A galaxolida proporciona um exemplo de como a SC Johnson toma as decisões sobre os ingredientes com a ciência

Agora que há evidências científicas para apoiar alternativas, a SC Johnson começou a substituir a galaxolida nas suas fragrâncias.
“No que respeita à segurança dos nossos produtos, preferimos evitar suposições. Deixamos a ciência trilhar o nosso caminho.”
No que respeita à segurança dos nossos produtos, preferimos evitar suposições. Não queremos fazer suposições em relação aos produtos que utiliza com a sua família, tal como não o faríamos com as nossas próprias famílias. Em vez disso, tomamos decisões baseadas na melhor investigação disponível no momento. Deixamos a ciência trilhar o nosso caminho.

Esta abordagem surgiu recentemente quando a SC Johnson foi alvo de algum “bullying” na internet relativamente a um ingrediente de fragrância, a galaxolida. É aquilo que conhecemos como almíscares sintéticos. (Os almíscares naturais não são usados há anos, uma vez que têm de ser retirados das glândulas do macho do cervo almiscarado.) 

Apesar da escassez de evidência científica, estávamos a ser pressionados para eliminar a galaxolida das nossas fragrâncias. Alguns estudos sugeriram que poderia ser um problema crescente para a vida aquática. Mas neste momento, as autoridades científicas mundiais concluíram que não é prejudicial se for usado em quantidades moderadas. 

Sabendo que havia preocupações em relação à galaxolida, servimo-nos da ciência. Estamos sempre recetivos às novidades, mas tentamos não ser impulsivos. De facto, antes de fazermos uma alteração, queremos assegurar-nos de que percebemos completamente as implicações que ela acarreta.

O que é novo nem sempre é necessariamente melhor. É preciso tempo e estudo para avaliar novas opções e nós respeitamos esse processo. No caso da galaxolida, mantivemo-nos no topo da investigação e ficámos satisfeitos quando alguns estudos recentes revelaram alternativas à galaxolida que satisfazem os nossos elevados padrões. Agora que temos a informação que a suporta, vamos numa direção que parece ser ainda melhor.

Mas isso não é novidade para nós. Temos um longo historial na tomada de medidas relativamente a ingredientes, mesmo quando isso tem implicações negativas no negócio. Já o demonstrámos por diversas vezes, como eliminadores precoces dos preocupantes químicos e através do nosso investimento de muitos milhões de dólares ao longo de quase 10 anos na divulgação de ingredientes.


Também respeitamos e apoiamos órgãos científicos governamentais que estudem produtos químicos. Há milhares de cientistas a trabalhar para os governos de todo o mundo, pessoas com as suas próprias famílias que se preocupam como nós com a saúde, segurança e o futuro.

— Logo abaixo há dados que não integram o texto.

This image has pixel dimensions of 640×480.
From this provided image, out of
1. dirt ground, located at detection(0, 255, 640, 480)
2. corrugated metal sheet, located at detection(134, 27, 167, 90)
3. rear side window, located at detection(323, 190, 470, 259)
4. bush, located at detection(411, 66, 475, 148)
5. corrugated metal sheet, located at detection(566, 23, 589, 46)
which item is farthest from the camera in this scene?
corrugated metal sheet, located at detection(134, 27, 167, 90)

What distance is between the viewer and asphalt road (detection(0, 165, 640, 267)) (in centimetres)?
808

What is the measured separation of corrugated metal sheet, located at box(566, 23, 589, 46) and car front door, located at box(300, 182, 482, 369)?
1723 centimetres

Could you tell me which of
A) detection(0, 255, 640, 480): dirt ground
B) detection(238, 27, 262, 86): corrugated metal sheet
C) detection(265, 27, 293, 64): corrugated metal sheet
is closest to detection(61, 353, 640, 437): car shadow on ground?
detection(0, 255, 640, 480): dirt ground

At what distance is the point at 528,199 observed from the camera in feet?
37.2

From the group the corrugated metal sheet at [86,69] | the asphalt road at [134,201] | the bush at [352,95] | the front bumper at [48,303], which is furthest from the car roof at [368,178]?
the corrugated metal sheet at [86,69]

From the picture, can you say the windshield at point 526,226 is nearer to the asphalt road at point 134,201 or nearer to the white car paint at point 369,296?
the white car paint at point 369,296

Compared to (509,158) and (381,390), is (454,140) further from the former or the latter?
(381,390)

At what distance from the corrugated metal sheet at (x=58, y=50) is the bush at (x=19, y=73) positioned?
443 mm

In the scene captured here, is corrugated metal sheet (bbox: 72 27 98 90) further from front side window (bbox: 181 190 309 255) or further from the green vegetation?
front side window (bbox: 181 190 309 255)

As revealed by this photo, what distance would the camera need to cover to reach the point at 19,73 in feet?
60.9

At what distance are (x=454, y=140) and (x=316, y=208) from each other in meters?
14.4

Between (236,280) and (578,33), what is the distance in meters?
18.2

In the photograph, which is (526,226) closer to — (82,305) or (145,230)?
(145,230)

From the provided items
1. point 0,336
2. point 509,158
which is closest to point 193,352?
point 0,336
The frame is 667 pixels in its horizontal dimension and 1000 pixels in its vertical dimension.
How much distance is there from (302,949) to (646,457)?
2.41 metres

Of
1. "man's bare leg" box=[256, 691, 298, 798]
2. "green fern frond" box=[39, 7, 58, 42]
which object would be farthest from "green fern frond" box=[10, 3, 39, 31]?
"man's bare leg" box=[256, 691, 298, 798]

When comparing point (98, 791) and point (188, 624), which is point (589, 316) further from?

Quando estes peritos determinam que um químico de uma fragrância pode ser utilizado - tal como fizeram com a galaxolida - respeitamos a sua orientação. Prestamos atenção aos dados científicos e não descredibilizamos um ingrediente que tenha sido exaustivamente analisado. É verdade que a ciência pode evoluir, mas acreditamos que a posição mais segura se encontra do lado da informação e da investigação disponível no momento. 

No caso da galaxolida, a Agência Europeia das Substâncias Químicas (ECHA) e a Agência de Proteção Ambiental dos Estados Unidos (EPA) não a consideram uma substância química persistente, bioacumulável ou tóxica, o que se conhece como “PBT”.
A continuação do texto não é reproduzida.